BRIEF:
Your task is to transcribe the entries below exactly, beginning with the line containing "What is the distance from" and ending with the final line, and to add nothing else.

Extracted data entries:

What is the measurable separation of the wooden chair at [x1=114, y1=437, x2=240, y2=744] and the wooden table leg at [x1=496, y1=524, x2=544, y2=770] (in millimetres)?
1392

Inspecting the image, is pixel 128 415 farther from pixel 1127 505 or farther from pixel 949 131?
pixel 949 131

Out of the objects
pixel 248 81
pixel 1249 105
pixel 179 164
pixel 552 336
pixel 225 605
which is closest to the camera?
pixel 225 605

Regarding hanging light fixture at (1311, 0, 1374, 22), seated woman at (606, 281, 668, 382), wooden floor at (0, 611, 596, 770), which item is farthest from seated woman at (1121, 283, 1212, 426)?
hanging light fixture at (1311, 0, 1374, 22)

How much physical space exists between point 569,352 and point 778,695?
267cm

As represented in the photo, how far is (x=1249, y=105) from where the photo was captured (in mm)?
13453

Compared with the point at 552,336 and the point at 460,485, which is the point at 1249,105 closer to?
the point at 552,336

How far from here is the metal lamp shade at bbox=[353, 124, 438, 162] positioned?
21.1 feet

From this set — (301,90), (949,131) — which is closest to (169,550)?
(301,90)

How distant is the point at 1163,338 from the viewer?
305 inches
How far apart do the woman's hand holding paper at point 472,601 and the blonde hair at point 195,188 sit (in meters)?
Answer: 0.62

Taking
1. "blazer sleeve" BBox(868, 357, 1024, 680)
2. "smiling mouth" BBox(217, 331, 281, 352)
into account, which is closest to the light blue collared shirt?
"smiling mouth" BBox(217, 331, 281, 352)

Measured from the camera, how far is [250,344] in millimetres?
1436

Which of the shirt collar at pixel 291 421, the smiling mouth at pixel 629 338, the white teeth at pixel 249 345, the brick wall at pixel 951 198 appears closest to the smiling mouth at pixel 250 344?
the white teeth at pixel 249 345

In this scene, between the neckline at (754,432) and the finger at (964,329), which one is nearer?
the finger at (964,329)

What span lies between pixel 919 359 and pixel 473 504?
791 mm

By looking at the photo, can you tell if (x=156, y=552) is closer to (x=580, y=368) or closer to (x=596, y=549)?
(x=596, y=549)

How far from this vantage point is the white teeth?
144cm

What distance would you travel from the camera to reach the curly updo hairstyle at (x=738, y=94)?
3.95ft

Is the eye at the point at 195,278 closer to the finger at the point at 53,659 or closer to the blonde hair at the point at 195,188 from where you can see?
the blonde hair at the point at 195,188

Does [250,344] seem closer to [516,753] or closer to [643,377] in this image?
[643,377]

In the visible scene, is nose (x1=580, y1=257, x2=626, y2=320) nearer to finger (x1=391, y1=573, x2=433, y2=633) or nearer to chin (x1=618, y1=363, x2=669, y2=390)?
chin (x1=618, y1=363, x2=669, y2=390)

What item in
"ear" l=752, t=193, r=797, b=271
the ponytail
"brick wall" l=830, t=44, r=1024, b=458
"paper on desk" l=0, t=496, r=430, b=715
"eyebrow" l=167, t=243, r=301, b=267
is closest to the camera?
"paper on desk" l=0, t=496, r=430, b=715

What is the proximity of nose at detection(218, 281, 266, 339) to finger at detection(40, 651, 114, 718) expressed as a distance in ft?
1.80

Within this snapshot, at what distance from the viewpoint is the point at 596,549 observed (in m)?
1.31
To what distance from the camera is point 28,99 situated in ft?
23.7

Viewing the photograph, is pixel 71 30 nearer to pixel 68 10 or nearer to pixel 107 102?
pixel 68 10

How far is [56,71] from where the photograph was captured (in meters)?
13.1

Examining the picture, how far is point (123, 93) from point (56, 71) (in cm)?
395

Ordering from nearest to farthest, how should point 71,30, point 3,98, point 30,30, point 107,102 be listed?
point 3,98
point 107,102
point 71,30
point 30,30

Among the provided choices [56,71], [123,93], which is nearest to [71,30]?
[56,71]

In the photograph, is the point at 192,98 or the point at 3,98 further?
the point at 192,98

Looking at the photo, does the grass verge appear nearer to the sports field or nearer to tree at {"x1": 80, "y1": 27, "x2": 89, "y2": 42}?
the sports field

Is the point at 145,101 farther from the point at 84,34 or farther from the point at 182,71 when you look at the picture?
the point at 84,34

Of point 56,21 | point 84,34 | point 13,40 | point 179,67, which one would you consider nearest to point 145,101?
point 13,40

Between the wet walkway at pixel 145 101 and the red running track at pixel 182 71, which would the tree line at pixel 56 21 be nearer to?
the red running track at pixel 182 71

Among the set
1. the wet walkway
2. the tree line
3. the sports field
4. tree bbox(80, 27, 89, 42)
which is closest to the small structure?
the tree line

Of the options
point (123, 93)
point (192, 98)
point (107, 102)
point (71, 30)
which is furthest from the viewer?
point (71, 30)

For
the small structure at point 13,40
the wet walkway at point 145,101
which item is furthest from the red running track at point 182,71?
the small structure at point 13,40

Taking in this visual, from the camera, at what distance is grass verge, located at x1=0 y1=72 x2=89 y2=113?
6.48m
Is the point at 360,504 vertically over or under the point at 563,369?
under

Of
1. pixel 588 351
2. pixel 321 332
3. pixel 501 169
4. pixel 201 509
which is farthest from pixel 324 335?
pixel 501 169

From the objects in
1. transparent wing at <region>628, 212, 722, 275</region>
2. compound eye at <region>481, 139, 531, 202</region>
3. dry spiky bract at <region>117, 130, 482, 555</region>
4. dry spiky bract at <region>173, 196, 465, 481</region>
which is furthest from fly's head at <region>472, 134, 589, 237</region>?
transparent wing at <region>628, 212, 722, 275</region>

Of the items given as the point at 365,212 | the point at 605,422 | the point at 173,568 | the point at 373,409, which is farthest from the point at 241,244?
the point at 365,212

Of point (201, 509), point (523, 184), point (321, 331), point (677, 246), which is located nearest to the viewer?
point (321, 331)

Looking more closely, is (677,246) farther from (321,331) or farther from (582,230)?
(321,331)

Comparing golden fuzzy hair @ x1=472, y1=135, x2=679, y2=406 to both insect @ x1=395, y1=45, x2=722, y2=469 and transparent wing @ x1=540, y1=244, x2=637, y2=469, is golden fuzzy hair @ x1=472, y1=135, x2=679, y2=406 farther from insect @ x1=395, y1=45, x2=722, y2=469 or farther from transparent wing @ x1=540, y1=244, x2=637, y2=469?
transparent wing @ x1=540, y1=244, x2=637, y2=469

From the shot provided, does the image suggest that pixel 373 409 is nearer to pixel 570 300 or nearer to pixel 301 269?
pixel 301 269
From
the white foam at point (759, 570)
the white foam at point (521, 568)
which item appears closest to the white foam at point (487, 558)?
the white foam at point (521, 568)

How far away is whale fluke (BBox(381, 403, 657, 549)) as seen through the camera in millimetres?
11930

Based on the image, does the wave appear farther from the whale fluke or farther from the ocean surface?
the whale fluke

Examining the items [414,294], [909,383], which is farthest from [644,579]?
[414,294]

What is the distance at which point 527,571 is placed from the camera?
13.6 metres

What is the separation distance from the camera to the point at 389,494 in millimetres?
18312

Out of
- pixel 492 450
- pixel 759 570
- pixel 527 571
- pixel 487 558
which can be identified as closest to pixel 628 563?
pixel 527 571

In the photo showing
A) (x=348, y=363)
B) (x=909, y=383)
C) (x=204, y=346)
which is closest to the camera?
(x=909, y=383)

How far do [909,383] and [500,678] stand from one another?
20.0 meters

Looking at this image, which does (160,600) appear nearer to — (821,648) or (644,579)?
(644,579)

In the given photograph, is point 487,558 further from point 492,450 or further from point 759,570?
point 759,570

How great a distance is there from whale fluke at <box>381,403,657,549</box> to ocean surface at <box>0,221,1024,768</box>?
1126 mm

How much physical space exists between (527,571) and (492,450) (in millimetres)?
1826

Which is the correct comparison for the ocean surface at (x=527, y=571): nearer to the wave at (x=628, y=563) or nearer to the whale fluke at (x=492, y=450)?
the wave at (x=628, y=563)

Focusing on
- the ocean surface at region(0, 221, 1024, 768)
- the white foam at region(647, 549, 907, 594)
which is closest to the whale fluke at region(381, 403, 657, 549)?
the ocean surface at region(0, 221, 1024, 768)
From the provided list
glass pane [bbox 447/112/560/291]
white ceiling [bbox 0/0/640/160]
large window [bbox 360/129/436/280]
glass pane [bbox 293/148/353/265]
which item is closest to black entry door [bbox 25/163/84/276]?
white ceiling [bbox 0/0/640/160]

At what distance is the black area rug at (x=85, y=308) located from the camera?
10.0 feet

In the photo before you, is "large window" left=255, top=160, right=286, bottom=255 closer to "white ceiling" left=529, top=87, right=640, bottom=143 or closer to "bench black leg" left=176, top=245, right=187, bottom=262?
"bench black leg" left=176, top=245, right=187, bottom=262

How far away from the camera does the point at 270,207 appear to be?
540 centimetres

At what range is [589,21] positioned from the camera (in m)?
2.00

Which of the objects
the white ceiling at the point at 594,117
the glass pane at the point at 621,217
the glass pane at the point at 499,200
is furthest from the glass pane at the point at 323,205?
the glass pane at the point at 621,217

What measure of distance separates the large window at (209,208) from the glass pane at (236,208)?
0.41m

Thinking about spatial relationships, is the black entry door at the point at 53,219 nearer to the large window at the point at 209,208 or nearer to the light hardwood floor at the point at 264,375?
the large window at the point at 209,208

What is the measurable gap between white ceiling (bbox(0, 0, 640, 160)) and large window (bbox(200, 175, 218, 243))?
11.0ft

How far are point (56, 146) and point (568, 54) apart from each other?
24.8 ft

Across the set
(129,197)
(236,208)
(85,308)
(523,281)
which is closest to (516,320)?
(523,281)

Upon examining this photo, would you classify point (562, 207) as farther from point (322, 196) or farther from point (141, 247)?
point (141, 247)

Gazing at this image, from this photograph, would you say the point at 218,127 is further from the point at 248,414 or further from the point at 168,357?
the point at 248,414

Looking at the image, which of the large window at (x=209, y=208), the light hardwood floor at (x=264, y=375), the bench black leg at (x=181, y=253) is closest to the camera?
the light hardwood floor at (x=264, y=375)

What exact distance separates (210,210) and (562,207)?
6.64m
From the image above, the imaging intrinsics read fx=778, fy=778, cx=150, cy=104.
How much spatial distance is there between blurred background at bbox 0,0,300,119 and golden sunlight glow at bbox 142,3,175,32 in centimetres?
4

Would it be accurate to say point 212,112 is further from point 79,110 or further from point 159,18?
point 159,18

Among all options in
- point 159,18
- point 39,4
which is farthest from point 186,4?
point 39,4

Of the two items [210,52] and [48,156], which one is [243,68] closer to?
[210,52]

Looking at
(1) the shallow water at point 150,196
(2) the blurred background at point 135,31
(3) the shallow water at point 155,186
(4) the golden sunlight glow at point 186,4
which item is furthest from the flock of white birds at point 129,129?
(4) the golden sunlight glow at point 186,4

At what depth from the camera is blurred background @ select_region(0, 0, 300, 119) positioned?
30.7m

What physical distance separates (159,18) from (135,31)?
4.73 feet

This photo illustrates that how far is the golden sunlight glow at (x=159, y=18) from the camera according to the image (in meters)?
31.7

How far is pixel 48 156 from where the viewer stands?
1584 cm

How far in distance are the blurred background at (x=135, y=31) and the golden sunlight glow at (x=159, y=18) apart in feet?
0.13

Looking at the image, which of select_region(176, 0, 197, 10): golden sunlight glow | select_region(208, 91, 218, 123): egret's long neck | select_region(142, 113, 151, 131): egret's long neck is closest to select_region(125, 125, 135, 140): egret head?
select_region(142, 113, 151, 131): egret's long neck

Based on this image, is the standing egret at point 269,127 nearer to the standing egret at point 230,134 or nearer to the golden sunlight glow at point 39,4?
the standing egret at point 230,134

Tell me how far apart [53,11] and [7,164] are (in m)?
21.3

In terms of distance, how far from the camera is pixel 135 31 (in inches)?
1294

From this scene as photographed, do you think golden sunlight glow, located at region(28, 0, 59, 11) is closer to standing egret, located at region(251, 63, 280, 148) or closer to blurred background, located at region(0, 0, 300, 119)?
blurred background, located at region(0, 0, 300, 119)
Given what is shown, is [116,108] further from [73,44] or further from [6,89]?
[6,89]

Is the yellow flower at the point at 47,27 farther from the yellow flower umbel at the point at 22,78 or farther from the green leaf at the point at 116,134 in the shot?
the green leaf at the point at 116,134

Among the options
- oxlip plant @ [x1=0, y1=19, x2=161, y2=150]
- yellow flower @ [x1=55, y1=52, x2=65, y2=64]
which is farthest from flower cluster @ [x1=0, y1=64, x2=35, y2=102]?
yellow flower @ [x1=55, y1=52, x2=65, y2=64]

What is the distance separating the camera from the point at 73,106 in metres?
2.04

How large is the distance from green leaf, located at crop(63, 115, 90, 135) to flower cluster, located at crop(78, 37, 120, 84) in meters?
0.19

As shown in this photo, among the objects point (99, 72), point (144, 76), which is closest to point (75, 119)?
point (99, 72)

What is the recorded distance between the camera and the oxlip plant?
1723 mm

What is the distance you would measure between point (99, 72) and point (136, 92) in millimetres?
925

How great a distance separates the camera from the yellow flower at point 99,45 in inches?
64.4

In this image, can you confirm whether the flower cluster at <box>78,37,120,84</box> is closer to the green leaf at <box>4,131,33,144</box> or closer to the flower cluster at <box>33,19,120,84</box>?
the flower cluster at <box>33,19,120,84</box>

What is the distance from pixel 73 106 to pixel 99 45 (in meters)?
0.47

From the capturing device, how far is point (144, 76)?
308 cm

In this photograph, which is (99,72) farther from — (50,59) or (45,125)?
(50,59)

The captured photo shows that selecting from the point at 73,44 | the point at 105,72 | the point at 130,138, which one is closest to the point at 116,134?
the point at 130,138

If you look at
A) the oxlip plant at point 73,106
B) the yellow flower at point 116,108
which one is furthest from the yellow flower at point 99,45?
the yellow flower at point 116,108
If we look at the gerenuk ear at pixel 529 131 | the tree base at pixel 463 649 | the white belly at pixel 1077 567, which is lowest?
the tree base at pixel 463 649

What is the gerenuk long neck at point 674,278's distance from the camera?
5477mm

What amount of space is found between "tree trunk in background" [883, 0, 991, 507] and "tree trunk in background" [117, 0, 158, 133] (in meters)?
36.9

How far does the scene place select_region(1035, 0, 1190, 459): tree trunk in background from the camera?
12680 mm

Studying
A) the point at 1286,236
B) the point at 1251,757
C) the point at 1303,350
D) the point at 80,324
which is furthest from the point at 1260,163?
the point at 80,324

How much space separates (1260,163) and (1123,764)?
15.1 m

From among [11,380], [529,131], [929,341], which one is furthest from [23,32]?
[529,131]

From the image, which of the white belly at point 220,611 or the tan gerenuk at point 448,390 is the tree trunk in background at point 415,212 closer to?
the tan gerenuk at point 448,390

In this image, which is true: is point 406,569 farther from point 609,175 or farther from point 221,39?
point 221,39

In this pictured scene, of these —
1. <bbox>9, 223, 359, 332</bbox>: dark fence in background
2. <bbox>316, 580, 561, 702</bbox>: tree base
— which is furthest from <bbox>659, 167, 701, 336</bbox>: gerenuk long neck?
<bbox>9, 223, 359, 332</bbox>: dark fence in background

RESPONSE TO THE TASK:
What is the distance from pixel 73 106 to pixel 99 45 (in meters)?
0.47

From the capturing device, how far is point (144, 76)?
308 cm

In this photograph, which is (99,72) farther from — (50,59) or (45,125)?
(50,59)

The captured photo shows that selecting from the point at 73,44 | the point at 105,72 | the point at 130,138, which one is closest to the point at 116,134?
the point at 130,138

If you look at
A) the oxlip plant at point 73,106
B) the yellow flower at point 116,108
which one is furthest from the yellow flower at point 99,45?
the yellow flower at point 116,108
If we look at the gerenuk ear at pixel 529 131 | the tree base at pixel 463 649 | the white belly at pixel 1077 567, which is lowest?
the tree base at pixel 463 649

What is the gerenuk long neck at point 674,278's distance from the camera?
5477mm

What amount of space is found between "tree trunk in background" [883, 0, 991, 507] and "tree trunk in background" [117, 0, 158, 133] (in meters)?
36.9

How far does the scene place select_region(1035, 0, 1190, 459): tree trunk in background from the camera?
12680 mm

Studying
A) the point at 1286,236
B) the point at 1251,757
C) the point at 1303,350
D) the point at 80,324
which is furthest from the point at 1260,163?
the point at 80,324

How much space separates (1260,163) and (1123,764)?
15.1 m

From among [11,380], [529,131], [929,341], which one is furthest from [23,32]?
[529,131]

From the image, which of the white belly at point 220,611 or the tan gerenuk at point 448,390 is the tree trunk in background at point 415,212 closer to?
the tan gerenuk at point 448,390

In this image, which is true: is point 406,569 farther from point 609,175 or farther from point 221,39?
point 221,39

In this pictured scene, of these —
1. <bbox>9, 223, 359, 332</bbox>: dark fence in background
2. <bbox>316, 580, 561, 702</bbox>: tree base
— which is furthest from <bbox>659, 167, 701, 336</bbox>: gerenuk long neck?
<bbox>9, 223, 359, 332</bbox>: dark fence in background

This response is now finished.